The Town Traveller eBook

This eBook from the Gutenberg Project consists of approximately 252 pages of information about The Town Traveller.

The Town Traveller eBook

This eBook from the Gutenberg Project consists of approximately 252 pages of information about The Town Traveller.

CHAPTER XXI

HIS LORDSHIP’S WILL

The movement of the vehicle made Lord Polperro drowsy.  In ten minutes he seemed to be asleep, and Gammon had to catch his hat as it was falling forward.  When the four-wheeler jolted more than usual he uttered groans; once he shouted loudly, and for a moment stared about him in terror.  The man of commerce had never made so unpleasant a journey in his life.

On arriving at their destination it was with much difficulty that Gammon aroused his companion, and with still more that he conveyed him from the cab into the building, a house porter (who smiled significantly) assisting in the job.  Lord Polperro, when thoroughly awakened, coughed, groaned, and gasped in a most alarming way.  His flat was on the first floor; before reaching it he began to shed tears, and to beg that his medical man might be called immediately.  The door was opened by a middle-aged woman dressed as a housekeeper, who viewed his lordship with no great concern.  She promised to send a messenger to the doctor’s, and left the two men alone in a room comfortably furnished, but without elegance or expensiveness.  Gammon waited upon the invalid, placed him at ease by the fireside, and reached him a cellaret from a cupboard full of various liquors.  A few draughts of a restorative enabled Lord Polperro to articulate, and he inquired if any letters had arrived for him.

“Look on the writing table, Greenacre.  Any thing there?”

There were two letters.  The invalid examined them with disappointment and tossed them aside.

“Beggars and blackmailers,” he muttered.  “Nobody else writes to me.”

Of a sudden it occurred to him that he was forgetting the duties of hospitality.  He urged his guest to take refreshment; he roused himself, went to the cupboard, brought out half a dozen kinds of beverage.

“And of course you will lunch with me, or will it be dinner?  Yes, yes, luncheon of course.  Excuse me for one moment, I must give some orders.”

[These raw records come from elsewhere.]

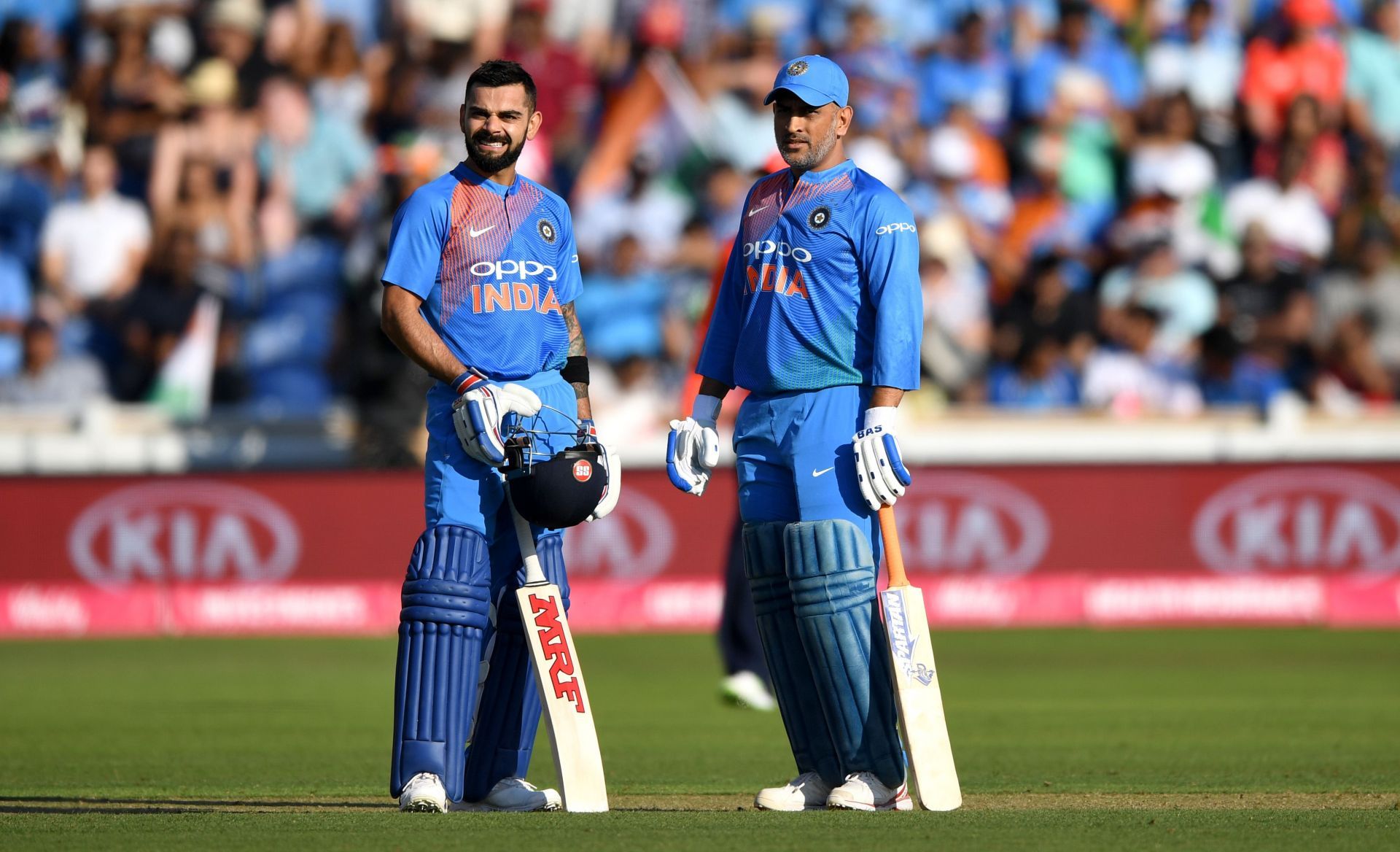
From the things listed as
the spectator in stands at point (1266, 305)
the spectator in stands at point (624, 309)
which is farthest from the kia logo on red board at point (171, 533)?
the spectator in stands at point (1266, 305)

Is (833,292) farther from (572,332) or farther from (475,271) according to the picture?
(475,271)

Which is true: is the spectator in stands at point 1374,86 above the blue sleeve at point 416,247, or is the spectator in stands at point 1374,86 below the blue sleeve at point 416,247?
above

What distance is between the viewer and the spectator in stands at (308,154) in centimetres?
1609

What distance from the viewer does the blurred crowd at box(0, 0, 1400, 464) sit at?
14.8 metres

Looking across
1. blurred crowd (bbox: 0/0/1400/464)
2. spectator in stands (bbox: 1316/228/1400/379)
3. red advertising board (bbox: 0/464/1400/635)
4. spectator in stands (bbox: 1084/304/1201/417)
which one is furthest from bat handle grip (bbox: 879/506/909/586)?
spectator in stands (bbox: 1316/228/1400/379)

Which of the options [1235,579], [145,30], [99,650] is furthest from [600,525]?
[145,30]

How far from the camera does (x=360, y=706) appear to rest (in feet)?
31.7

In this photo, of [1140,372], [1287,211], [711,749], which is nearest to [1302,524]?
[1140,372]

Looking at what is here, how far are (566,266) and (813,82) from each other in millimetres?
999

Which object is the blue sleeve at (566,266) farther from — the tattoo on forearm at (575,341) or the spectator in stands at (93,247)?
the spectator in stands at (93,247)

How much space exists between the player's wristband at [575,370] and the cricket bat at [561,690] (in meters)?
0.53

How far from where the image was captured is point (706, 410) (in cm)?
618

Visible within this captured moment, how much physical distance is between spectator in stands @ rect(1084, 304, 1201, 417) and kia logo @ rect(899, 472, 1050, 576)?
1546mm

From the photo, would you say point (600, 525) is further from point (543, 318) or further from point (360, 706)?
point (543, 318)
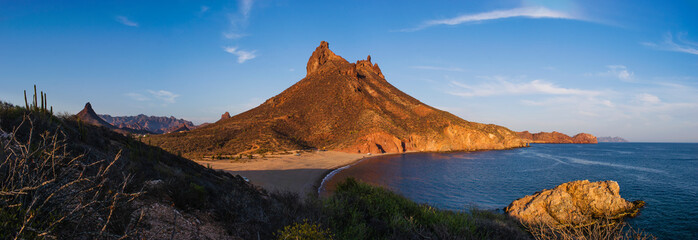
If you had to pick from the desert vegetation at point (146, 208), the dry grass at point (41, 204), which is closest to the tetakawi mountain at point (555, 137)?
the desert vegetation at point (146, 208)

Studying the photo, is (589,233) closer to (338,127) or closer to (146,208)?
(146,208)

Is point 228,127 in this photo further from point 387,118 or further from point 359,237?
point 359,237

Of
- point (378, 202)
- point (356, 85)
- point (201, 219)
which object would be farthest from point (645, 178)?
point (356, 85)

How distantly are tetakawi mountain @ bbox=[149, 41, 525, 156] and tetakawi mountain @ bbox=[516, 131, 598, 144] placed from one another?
102222 mm

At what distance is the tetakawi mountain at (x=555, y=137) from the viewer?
7141 inches

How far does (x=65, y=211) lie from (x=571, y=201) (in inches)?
927

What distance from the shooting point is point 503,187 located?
29.4 m

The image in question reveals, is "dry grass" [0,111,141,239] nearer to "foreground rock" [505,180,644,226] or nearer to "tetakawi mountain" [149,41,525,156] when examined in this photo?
"foreground rock" [505,180,644,226]

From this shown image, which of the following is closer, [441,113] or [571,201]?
[571,201]

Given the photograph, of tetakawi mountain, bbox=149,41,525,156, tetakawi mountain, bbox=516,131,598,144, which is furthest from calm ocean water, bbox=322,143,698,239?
tetakawi mountain, bbox=516,131,598,144

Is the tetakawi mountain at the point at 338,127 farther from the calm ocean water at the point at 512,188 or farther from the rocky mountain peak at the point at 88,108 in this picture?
the rocky mountain peak at the point at 88,108

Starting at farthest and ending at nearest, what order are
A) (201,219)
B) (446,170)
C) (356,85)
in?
(356,85), (446,170), (201,219)

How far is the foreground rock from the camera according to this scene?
16906 millimetres

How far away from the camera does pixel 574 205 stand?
17516 millimetres
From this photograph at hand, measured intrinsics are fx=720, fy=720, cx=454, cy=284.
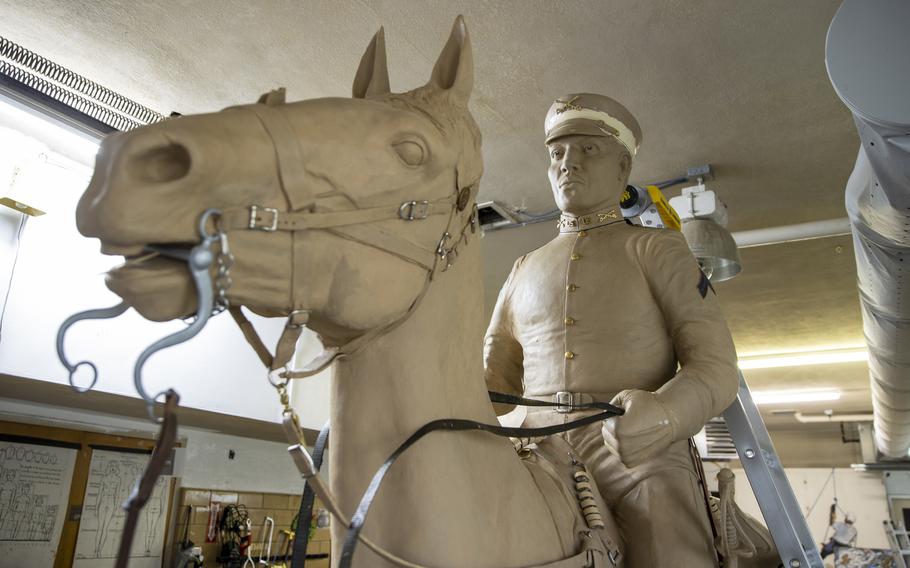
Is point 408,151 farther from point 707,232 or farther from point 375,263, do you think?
point 707,232

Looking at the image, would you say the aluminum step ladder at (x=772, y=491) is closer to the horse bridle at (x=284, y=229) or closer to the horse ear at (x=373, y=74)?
the horse bridle at (x=284, y=229)

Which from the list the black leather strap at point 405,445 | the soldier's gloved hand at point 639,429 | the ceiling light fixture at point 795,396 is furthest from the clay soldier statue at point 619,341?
the ceiling light fixture at point 795,396

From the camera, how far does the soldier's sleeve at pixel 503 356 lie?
1.85 meters

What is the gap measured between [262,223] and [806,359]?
30.5 feet

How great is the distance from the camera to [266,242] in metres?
0.87

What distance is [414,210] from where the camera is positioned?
1.02 meters

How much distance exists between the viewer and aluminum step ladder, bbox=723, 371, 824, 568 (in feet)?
5.32

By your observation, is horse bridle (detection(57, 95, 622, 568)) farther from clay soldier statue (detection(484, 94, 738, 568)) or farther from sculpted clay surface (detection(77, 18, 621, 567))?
clay soldier statue (detection(484, 94, 738, 568))

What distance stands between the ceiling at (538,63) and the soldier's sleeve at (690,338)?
71.4 inches

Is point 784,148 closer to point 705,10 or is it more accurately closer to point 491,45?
point 705,10

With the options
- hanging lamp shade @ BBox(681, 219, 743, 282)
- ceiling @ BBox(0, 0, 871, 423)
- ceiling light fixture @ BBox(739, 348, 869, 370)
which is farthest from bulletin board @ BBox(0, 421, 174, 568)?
ceiling light fixture @ BBox(739, 348, 869, 370)

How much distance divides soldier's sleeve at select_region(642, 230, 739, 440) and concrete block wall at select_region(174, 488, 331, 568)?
602 centimetres

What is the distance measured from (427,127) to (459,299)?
10.8 inches

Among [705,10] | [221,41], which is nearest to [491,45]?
[705,10]
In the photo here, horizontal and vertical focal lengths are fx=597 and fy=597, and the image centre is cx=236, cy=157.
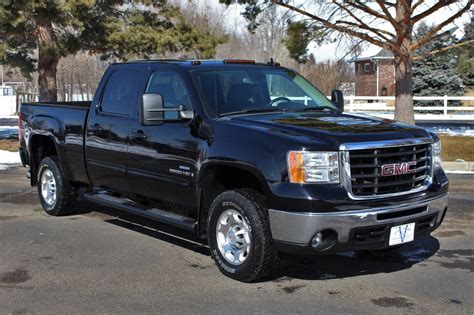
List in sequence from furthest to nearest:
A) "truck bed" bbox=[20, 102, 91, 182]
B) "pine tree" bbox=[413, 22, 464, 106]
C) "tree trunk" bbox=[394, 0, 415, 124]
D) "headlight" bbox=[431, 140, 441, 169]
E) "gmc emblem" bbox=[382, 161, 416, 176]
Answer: "pine tree" bbox=[413, 22, 464, 106] < "tree trunk" bbox=[394, 0, 415, 124] < "truck bed" bbox=[20, 102, 91, 182] < "headlight" bbox=[431, 140, 441, 169] < "gmc emblem" bbox=[382, 161, 416, 176]

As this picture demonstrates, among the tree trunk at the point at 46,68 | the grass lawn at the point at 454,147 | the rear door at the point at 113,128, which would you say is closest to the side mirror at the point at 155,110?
the rear door at the point at 113,128

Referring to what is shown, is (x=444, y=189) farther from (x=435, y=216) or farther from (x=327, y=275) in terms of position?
(x=327, y=275)

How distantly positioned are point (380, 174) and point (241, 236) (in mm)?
1285

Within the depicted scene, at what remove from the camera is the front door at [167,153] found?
557 centimetres

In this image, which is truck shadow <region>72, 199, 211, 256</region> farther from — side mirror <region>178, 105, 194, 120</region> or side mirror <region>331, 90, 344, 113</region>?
side mirror <region>331, 90, 344, 113</region>

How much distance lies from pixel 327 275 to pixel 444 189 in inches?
51.5

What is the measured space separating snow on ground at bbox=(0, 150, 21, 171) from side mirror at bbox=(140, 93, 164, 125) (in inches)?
343

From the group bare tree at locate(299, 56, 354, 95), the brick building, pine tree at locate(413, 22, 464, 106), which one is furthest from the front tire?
the brick building

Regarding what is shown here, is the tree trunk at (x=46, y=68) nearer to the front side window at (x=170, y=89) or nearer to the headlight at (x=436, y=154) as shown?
the front side window at (x=170, y=89)

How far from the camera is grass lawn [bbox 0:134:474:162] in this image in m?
14.0

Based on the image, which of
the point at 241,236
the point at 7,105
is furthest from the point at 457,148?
the point at 7,105

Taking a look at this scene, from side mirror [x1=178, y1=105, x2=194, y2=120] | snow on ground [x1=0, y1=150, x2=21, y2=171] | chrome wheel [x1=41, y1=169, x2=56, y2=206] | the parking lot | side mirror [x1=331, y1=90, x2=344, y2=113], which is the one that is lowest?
the parking lot

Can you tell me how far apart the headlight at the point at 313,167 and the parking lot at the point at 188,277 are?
967 millimetres

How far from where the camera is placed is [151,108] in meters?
5.57
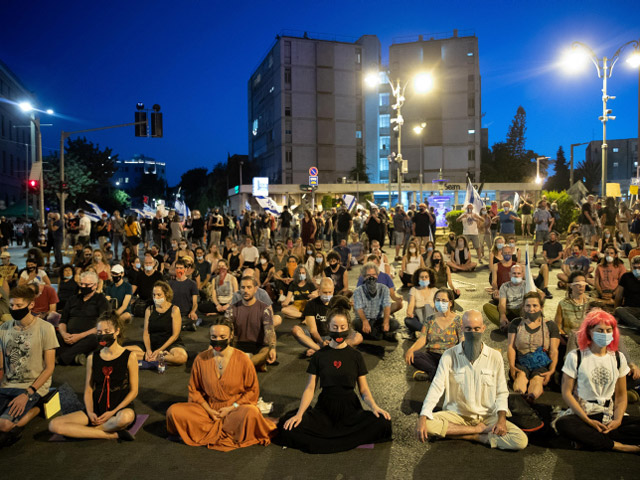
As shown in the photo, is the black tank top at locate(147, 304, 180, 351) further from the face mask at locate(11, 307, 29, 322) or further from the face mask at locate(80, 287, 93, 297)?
the face mask at locate(11, 307, 29, 322)

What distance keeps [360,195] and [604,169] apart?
1562 inches

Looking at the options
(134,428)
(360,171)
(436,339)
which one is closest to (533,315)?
(436,339)

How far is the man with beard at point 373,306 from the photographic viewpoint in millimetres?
9039

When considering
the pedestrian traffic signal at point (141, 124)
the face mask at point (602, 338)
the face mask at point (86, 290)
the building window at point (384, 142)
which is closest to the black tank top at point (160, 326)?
the face mask at point (86, 290)

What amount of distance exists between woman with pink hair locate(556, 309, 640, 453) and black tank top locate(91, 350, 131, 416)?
4.07m

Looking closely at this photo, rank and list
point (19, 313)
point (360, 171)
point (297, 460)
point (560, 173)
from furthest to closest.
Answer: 1. point (560, 173)
2. point (360, 171)
3. point (19, 313)
4. point (297, 460)

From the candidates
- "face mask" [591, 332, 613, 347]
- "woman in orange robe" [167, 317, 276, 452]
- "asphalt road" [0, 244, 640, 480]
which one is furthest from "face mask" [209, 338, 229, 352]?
"face mask" [591, 332, 613, 347]

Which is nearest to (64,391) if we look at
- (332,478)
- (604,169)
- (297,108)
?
(332,478)

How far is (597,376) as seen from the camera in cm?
501

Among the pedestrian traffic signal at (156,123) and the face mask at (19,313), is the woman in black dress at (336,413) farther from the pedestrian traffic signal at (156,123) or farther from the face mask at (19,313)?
the pedestrian traffic signal at (156,123)

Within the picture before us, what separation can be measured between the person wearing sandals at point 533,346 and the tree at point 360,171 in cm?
6634

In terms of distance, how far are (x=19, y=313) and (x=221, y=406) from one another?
2341mm

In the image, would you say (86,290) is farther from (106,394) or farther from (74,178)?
(74,178)

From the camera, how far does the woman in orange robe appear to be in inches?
205
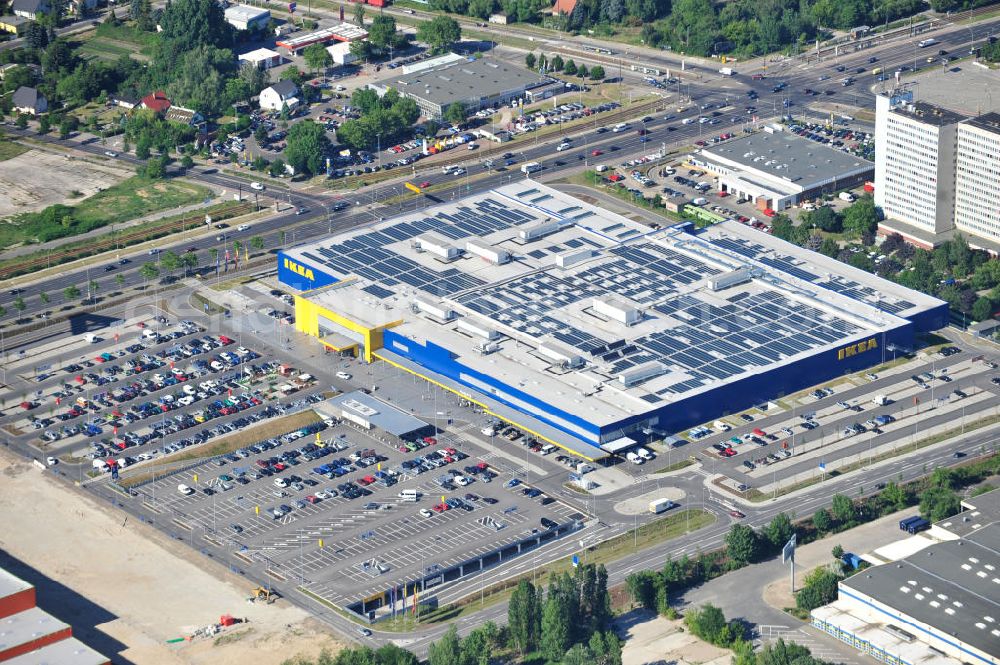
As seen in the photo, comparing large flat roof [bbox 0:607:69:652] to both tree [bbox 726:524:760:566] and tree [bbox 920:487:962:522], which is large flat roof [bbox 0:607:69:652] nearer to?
tree [bbox 726:524:760:566]

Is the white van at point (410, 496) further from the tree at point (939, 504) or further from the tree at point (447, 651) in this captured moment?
the tree at point (939, 504)

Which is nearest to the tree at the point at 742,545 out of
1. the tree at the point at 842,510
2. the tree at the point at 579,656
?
the tree at the point at 842,510

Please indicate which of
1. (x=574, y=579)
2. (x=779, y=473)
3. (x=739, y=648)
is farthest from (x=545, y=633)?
(x=779, y=473)

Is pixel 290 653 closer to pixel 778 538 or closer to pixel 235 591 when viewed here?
pixel 235 591

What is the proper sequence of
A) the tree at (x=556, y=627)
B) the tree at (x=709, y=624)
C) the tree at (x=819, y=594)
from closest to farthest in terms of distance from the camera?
the tree at (x=556, y=627) < the tree at (x=709, y=624) < the tree at (x=819, y=594)

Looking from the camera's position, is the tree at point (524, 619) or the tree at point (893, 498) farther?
the tree at point (893, 498)

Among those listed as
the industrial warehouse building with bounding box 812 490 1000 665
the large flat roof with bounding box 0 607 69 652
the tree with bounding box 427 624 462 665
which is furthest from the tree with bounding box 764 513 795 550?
the large flat roof with bounding box 0 607 69 652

He left the room.  Gammon, having tossed off a glass of wine, surveyed the objects about him with curiosity.  An observer of more education would have glanced with peculiar interest at the books; several volumes lay on the table, one of them a recent work on gipsies, another dealing with the antiquities of Cornwall.  For the town traveller these things of course had no significance.  But he remarked a painting on the wall, which was probably a portrait of one of Lord Polperro’s ancestors—­a youngish man (the Trefoyle nose, not to be mistaken) in a strange wild costume, his head bare under a sky blackening to storm, in his hand a sort of hunting knife, and one of his feet resting on a dead wolf.  When his host reappeared Gammon asked him whom the picture represented.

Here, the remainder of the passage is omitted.